Rogoff told The Stranger that, “It’s a grim day.”
“To complete Sound Transit 2 and Sound Transit 3, we are assuming $7.7 billion in federal funding of which more than $5 billion is funding through the New Starts program that is proposed for — essentially — elimination of the president’s budget,” Patrick said.
The transit agency said it was in the final stages of securing $1.17 billion in federal funding for the Lynnwood light rail project from Northgate. President Obama’s 2017 budget allocated $125 million initially. The 2018 budget under Trump gives nothing.
The light rail extension to Federal Way assumed $500 million from the feds.

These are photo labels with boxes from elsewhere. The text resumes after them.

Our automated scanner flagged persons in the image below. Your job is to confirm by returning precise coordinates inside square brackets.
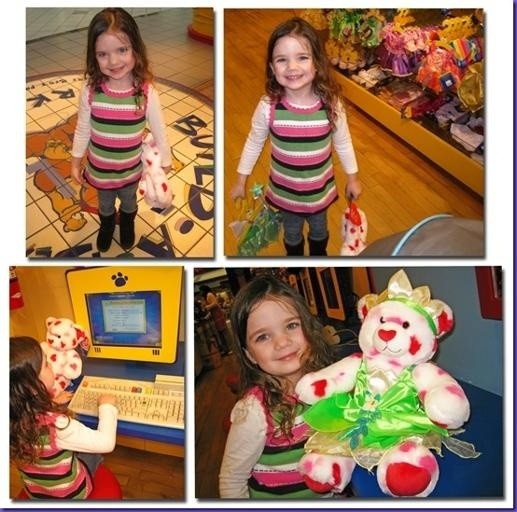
[217, 275, 351, 500]
[198, 284, 234, 356]
[9, 335, 119, 500]
[293, 269, 471, 499]
[69, 7, 172, 252]
[231, 16, 361, 256]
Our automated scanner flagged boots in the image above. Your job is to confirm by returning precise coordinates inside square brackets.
[284, 236, 304, 257]
[120, 207, 138, 249]
[96, 209, 116, 252]
[307, 231, 328, 257]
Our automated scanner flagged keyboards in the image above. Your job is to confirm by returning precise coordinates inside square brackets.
[67, 375, 184, 430]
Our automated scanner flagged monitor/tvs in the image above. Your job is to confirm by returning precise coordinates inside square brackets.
[65, 266, 184, 364]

The bottom line is that if funding is cut, Sound Transit could use money marked for further light rail expansion for projects that were expected to already have been taken care of. That means it will have to find additional funding for future light rail extensions. And many of the projects still in their infancy could be delayed.
On the bright side, Patrick says the agency isn’t looking to ask voters to make up for the deficiency left by the federal government.
“There hasn’t been any discussion of going back to the voters,” he said. “That’s not something the Sound Transit Board has at all talked about.”
Maybe that will remain true. Just don’t expect the agency to give in and start lowering car-tab fees willingly.